Set task
From the rows below, return every line that contains the word "frame".

Entries
'''
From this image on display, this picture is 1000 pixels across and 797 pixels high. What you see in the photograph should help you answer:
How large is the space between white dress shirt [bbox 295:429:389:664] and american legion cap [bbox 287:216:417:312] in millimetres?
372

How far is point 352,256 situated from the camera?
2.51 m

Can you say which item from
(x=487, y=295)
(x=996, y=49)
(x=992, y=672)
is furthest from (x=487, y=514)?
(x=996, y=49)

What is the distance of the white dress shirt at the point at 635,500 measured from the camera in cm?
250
'''
'''
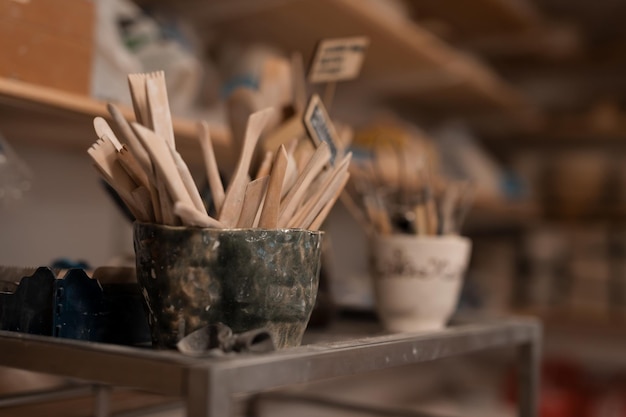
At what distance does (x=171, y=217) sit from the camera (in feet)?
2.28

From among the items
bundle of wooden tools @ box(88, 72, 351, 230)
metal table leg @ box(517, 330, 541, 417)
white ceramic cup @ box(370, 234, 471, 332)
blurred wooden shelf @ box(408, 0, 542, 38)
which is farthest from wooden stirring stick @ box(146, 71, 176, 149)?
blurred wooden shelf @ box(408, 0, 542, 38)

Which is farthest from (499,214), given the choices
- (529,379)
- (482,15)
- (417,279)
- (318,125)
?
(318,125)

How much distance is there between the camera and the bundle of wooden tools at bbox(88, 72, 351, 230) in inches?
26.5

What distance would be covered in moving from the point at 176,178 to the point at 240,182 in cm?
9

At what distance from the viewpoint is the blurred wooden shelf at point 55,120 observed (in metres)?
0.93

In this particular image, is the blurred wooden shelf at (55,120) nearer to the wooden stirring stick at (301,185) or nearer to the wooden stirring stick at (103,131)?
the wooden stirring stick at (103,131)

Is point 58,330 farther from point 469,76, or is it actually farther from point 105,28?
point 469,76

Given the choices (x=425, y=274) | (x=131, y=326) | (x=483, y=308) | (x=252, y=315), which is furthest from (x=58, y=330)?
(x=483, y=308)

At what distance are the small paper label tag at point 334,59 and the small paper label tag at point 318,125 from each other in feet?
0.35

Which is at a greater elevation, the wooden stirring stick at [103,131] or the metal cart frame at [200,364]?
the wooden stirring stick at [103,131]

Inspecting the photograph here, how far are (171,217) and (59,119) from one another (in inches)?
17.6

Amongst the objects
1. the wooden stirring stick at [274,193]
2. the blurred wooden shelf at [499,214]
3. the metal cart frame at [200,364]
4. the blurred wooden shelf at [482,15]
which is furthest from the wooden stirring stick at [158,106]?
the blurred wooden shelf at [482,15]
'''
Worked answer
Which is at a greater elevation, the wooden stirring stick at [103,131] or the metal cart frame at [200,364]?
3. the metal cart frame at [200,364]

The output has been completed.